Exercise data
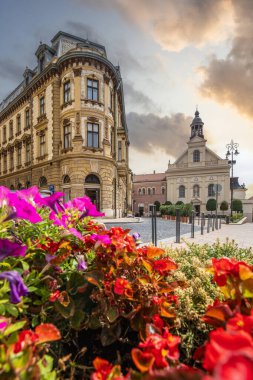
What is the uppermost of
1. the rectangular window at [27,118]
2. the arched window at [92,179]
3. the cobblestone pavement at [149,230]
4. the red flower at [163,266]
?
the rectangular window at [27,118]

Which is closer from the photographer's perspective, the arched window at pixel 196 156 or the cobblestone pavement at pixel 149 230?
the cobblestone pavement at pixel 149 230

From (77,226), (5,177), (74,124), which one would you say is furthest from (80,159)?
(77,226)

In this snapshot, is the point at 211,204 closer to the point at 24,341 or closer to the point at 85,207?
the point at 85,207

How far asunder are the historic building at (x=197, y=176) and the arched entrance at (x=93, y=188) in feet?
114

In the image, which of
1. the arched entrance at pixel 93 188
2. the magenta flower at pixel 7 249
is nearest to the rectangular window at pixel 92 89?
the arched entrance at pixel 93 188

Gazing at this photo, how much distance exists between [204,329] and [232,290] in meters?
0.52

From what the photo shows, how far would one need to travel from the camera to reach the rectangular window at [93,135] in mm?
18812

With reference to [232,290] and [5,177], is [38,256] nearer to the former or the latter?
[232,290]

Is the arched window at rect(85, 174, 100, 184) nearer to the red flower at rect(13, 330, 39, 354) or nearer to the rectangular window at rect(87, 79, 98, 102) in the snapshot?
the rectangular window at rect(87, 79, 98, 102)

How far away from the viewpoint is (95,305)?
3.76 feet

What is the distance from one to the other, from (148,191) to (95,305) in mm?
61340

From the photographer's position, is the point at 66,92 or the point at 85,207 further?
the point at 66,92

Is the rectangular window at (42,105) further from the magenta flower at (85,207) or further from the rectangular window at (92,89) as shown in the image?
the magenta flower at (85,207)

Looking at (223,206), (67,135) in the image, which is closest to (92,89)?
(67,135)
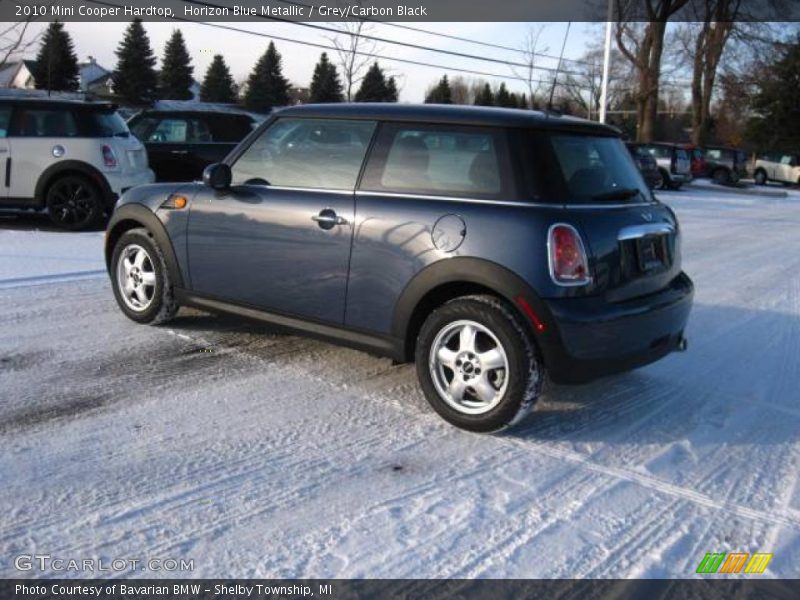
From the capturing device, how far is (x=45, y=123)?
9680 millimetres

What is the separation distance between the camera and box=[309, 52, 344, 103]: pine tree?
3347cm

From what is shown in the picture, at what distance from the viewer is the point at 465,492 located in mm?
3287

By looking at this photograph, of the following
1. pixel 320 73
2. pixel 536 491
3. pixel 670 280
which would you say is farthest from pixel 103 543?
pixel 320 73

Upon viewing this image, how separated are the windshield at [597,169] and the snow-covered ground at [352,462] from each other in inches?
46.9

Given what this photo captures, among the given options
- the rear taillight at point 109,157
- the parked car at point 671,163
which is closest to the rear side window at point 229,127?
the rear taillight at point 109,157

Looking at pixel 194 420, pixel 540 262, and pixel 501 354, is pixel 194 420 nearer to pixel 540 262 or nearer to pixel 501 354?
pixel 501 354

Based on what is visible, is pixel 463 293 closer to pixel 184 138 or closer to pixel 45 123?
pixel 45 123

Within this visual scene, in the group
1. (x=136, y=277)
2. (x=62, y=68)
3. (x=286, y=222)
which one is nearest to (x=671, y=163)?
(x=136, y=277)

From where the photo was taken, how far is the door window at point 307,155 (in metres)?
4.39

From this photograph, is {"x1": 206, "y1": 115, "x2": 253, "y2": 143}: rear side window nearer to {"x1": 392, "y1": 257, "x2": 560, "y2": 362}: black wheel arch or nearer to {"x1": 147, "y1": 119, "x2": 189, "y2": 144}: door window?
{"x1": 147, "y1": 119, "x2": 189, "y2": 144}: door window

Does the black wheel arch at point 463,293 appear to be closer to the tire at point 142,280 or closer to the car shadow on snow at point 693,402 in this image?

Exercise requirements
Print exactly the lines above, starting at the line that contains "Upon viewing this" and ending with the last line of the records, both included.

Output of the exercise
Upon viewing this image, how separated are the windshield at [597,169] and the snow-covered ground at [352,462] from each other in inches?
46.9

Given what this photo captures, among the given options
- the rear taillight at point 109,157
- the parked car at point 671,163
which is closest to the rear side window at point 229,127?
the rear taillight at point 109,157

Looking at pixel 194 420, pixel 540 262, and pixel 501 354, is pixel 194 420 nearer to pixel 540 262 or nearer to pixel 501 354?
pixel 501 354

Based on what is visible, is pixel 463 293 closer to pixel 184 138 or closer to pixel 45 123?
pixel 45 123

Within this visual scene, in the group
1. (x=136, y=277)
2. (x=62, y=68)
3. (x=286, y=222)
which one is nearest to (x=671, y=163)?
(x=136, y=277)

From where the photo was taken, how far is the door window at point 307,155 (in metres)?
4.39

From this photograph, is {"x1": 206, "y1": 115, "x2": 253, "y2": 143}: rear side window nearer to {"x1": 392, "y1": 257, "x2": 560, "y2": 362}: black wheel arch or nearer to {"x1": 147, "y1": 119, "x2": 189, "y2": 144}: door window?
{"x1": 147, "y1": 119, "x2": 189, "y2": 144}: door window

Does the black wheel arch at point 463,293 appear to be closer to the tire at point 142,280 or closer to the car shadow on snow at point 693,402 in this image?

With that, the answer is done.